Grandma stood up next to Mary, putting her arm around her, "My daughter has had a hard time accepting Stephanie, and she has been dealing with this for nine years. We do not expect you to decide overnight to accept Stephanie, but we ask that you at least give her a chance. Get to know her first before you stone her to death."
"John 8:7 - When they kept on questioning him, he straightened up and said to them, ‘If any one of you is without sin, let him be the first to throw a stone at her.'" Melissa's Mom recited as she looked directly at Stephanie. "James 4:12 - There is only one Lawgiver and Judge, the one who is able to save and destroy. But you--who are you to judge your neighbor? Romans 12:16-18 Live in harmony with one another. Do not be proud, but be willing to associate with people of low position. Do not be conceited. Do not repay anyone evil for evil. Be careful to do what is right in the eyes of everybody. If it is possible, as far as it depends on you, live at peace with everyone."
"She does that a lot," Melissa quietly said to Stephanie. "Never makes any sense to me, but it means she is about to make a decision."
Melissa's Mom chuckled, "Your right Melissa, it means I have made a decision. I will not throw the first stone. . ."

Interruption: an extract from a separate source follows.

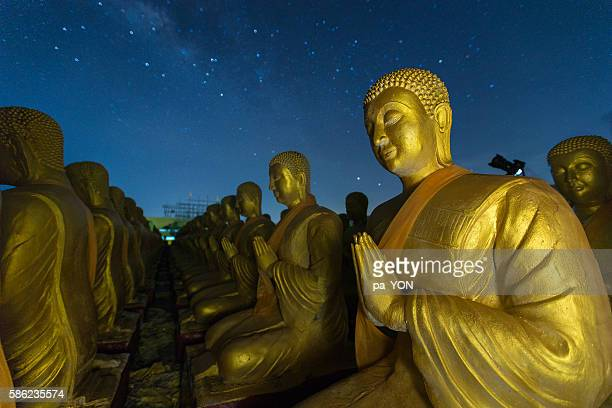buddha statue and night sky with milky way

Melissa immediately stood in front of Stephanie with her hands spread out, "Don't throw rocks at Stephanie Mommy."
"Melissa, I am not going to throw a rock at Stephanie. It is something they did long ago, people don't do that now a days."
Melissa brought her hands down but stayed in a protective position in front of Stephanie.

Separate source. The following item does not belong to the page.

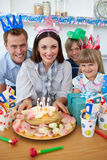 Cheerful family celebrating mother's birthday Royalty Free Stock Photo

"I do not approve of this," Melissa's Mom stated. "The bible clearly states this is wrong, but . . . it also states that I am not the one to judge, the Lord is. I need to protect my baby. She just doesn't understand the dangers out there."
Melissa's Mom went up and wrapped Melissa in a big hug, "If I let them play, I never want them to be alone together. Always out in the open. At School I guess it is okay. Maybe even at Joanne's house if they are in the living room and Joanne is always with them, I don't know, maybe. Never just the two of them. I. . . I don't like this. But . . . If I am to follow the Lord's lessons and do what is right in the eyes of everyone, here, where . . . where girls can marry other girls. What does that mean with a boy being a girl? I will pray to God for guidance."
After all of that Melissa's Mom said it was time for them to go, and they quickly left. There was some uncomfortableness when Melissa gave Stephanie a hug goodbye, but Melissa's Mom did not totally flip out over the incident.